++++ Data shown ++++

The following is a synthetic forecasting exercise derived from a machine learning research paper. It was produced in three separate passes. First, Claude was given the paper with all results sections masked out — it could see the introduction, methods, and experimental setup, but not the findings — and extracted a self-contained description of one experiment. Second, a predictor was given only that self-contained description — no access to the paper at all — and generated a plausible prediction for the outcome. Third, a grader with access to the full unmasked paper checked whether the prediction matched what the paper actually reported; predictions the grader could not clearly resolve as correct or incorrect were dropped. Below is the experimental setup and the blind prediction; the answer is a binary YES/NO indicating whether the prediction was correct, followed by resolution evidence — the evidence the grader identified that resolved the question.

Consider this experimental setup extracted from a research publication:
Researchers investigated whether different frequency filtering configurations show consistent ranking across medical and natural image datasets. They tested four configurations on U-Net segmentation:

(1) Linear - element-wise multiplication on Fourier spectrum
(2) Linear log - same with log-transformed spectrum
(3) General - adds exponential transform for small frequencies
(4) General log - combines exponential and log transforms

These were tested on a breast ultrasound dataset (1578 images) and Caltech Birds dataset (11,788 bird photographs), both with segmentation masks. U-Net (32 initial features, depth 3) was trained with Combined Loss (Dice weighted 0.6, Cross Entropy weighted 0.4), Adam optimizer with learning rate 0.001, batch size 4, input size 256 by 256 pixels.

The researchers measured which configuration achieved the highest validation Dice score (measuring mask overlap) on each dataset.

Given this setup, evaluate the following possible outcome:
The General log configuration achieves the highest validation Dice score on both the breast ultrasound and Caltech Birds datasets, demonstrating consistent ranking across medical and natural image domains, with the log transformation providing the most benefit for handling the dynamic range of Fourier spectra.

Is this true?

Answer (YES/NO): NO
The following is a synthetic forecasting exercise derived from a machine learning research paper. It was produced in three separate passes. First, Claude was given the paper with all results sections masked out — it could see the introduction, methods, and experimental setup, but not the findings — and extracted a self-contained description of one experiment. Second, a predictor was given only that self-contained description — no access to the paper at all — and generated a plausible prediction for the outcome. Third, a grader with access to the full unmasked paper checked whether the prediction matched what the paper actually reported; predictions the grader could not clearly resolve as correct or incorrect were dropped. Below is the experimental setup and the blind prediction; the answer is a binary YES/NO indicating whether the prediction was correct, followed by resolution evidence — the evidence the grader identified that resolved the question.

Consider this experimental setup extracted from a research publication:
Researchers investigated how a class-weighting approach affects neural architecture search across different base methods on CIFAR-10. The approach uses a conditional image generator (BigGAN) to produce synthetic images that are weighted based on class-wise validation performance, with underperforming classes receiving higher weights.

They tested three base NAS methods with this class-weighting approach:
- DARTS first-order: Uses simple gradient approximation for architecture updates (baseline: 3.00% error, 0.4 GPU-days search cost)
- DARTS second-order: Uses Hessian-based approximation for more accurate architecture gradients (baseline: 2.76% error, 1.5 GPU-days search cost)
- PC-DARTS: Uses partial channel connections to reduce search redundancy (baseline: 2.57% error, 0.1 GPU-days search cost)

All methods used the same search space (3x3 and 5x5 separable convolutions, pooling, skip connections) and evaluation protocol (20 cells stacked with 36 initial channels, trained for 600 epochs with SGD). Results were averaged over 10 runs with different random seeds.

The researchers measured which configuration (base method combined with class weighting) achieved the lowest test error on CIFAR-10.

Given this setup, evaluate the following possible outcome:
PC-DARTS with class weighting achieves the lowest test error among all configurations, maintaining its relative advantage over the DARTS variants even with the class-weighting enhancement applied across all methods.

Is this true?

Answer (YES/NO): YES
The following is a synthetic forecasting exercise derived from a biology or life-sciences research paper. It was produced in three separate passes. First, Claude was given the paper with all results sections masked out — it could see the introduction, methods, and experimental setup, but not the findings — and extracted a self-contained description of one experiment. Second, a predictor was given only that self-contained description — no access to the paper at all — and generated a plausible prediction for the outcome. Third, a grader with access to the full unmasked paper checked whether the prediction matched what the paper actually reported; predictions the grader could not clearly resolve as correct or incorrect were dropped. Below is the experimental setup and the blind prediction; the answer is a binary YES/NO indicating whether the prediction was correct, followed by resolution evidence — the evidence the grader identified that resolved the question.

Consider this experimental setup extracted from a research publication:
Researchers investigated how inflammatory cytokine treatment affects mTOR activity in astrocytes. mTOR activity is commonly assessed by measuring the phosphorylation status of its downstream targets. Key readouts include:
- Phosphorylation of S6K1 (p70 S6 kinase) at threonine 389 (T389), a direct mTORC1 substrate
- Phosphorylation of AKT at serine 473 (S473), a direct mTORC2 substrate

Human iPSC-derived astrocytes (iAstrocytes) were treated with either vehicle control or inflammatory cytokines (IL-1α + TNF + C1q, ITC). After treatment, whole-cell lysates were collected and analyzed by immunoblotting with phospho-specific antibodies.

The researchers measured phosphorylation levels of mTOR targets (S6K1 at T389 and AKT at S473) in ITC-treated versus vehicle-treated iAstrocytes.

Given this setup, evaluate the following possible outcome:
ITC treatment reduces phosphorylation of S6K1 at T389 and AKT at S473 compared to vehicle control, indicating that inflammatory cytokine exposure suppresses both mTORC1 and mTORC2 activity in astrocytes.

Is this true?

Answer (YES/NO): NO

++++

:: The problem ::
Each record above must be restated in full, word for word.

:: Output of the task ::
The following is a synthetic forecasting exercise derived from a machine learning research paper. It was produced in three separate passes. First, Claude was given the paper with all results sections masked out — it could see the introduction, methods, and experimental setup, but not the findings — and extracted a self-contained description of one experiment. Second, a predictor was given only that self-contained description — no access to the paper at all — and generated a plausible prediction for the outcome. Third, a grader with access to the full unmasked paper checked whether the prediction matched what the paper actually reported; predictions the grader could not clearly resolve as correct or incorrect were dropped. Below is the experimental setup and the blind prediction; the answer is a binary YES/NO indicating whether the prediction was correct, followed by resolution evidence — the evidence the grader identified that resolved the question.

Consider this experimental setup extracted from a research publication:
Researchers investigated whether different frequency filtering configurations show consistent ranking across medical and natural image datasets. They tested four configurations on U-Net segmentation:

(1) Linear - element-wise multiplication on Fourier spectrum
(2) Linear log - same with log-transformed spectrum
(3) General - adds exponential transform for small frequencies
(4) General log - combines exponential and log transforms

These were tested on a breast ultrasound dataset (1578 images) and Caltech Birds dataset (11,788 bird photographs), both with segmentation masks. U-Net (32 initial features, depth 3) was trained with Combined Loss (Dice weighted 0.6, Cross Entropy weighted 0.4), Adam optimizer with learning rate 0.001, batch size 4, input size 256 by 256 pixels.

The researchers measured which configuration achieved the highest validation Dice score (measuring mask overlap) on each dataset.

Given this setup, evaluate the following possible outcome:
The General log configuration achieves the highest validation Dice score on both the breast ultrasound and Caltech Birds datasets, demonstrating consistent ranking across medical and natural image domains, with the log transformation providing the most benefit for handling the dynamic range of Fourier spectra.

Is this true?

Answer (YES/NO): NO
The following is a synthetic forecasting exercise derived from a machine learning research paper. It was produced in three separate passes. First, Claude was given the paper with all results sections masked out — it could see the introduction, methods, and experimental setup, but not the findings — and extracted a self-contained description of one experiment. Second, a predictor was given only that self-contained description — no access to the paper at all — and generated a plausible prediction for the outcome. Third, a grader with access to the full unmasked paper checked whether the prediction matched what the paper actually reported; predictions the grader could not clearly resolve as correct or incorrect were dropped. Below is the experimental setup and the blind prediction; the answer is a binary YES/NO indicating whether the prediction was correct, followed by resolution evidence — the evidence the grader identified that resolved the question.

Consider this experimental setup extracted from a research publication:
Researchers investigated how a class-weighting approach affects neural architecture search across different base methods on CIFAR-10. The approach uses a conditional image generator (BigGAN) to produce synthetic images that are weighted based on class-wise validation performance, with underperforming classes receiving higher weights.

They tested three base NAS methods with this class-weighting approach:
- DARTS first-order: Uses simple gradient approximation for architecture updates (baseline: 3.00% error, 0.4 GPU-days search cost)
- DARTS second-order: Uses Hessian-based approximation for more accurate architecture gradients (baseline: 2.76% error, 1.5 GPU-days search cost)
- PC-DARTS: Uses partial channel connections to reduce search redundancy (baseline: 2.57% error, 0.1 GPU-days search cost)

All methods used the same search space (3x3 and 5x5 separable convolutions, pooling, skip connections) and evaluation protocol (20 cells stacked with 36 initial channels, trained for 600 epochs with SGD). Results were averaged over 10 runs with different random seeds.

The researchers measured which configuration (base method combined with class weighting) achieved the lowest test error on CIFAR-10.

Given this setup, evaluate the following possible outcome:
PC-DARTS with class weighting achieves the lowest test error among all configurations, maintaining its relative advantage over the DARTS variants even with the class-weighting enhancement applied across all methods.

Is this true?

Answer (YES/NO): YES
The following is a synthetic forecasting exercise derived from a biology or life-sciences research paper. It was produced in three separate passes. First, Claude was given the paper with all results sections masked out — it could see the introduction, methods, and experimental setup, but not the findings — and extracted a self-contained description of one experiment. Second, a predictor was given only that self-contained description — no access to the paper at all — and generated a plausible prediction for the outcome. Third, a grader with access to the full unmasked paper checked whether the prediction matched what the paper actually reported; predictions the grader could not clearly resolve as correct or incorrect were dropped. Below is the experimental setup and the blind prediction; the answer is a binary YES/NO indicating whether the prediction was correct, followed by resolution evidence — the evidence the grader identified that resolved the question.

Consider this experimental setup extracted from a research publication:
Researchers investigated how inflammatory cytokine treatment affects mTOR activity in astrocytes. mTOR activity is commonly assessed by measuring the phosphorylation status of its downstream targets. Key readouts include:
- Phosphorylation of S6K1 (p70 S6 kinase) at threonine 389 (T389), a direct mTORC1 substrate
- Phosphorylation of AKT at serine 473 (S473), a direct mTORC2 substrate

Human iPSC-derived astrocytes (iAstrocytes) were treated with either vehicle control or inflammatory cytokines (IL-1α + TNF + C1q, ITC). After treatment, whole-cell lysates were collected and analyzed by immunoblotting with phospho-specific antibodies.

The researchers measured phosphorylation levels of mTOR targets (S6K1 at T389 and AKT at S473) in ITC-treated versus vehicle-treated iAstrocytes.

Given this setup, evaluate the following possible outcome:
ITC treatment reduces phosphorylation of S6K1 at T389 and AKT at S473 compared to vehicle control, indicating that inflammatory cytokine exposure suppresses both mTORC1 and mTORC2 activity in astrocytes.

Is this true?

Answer (YES/NO): NO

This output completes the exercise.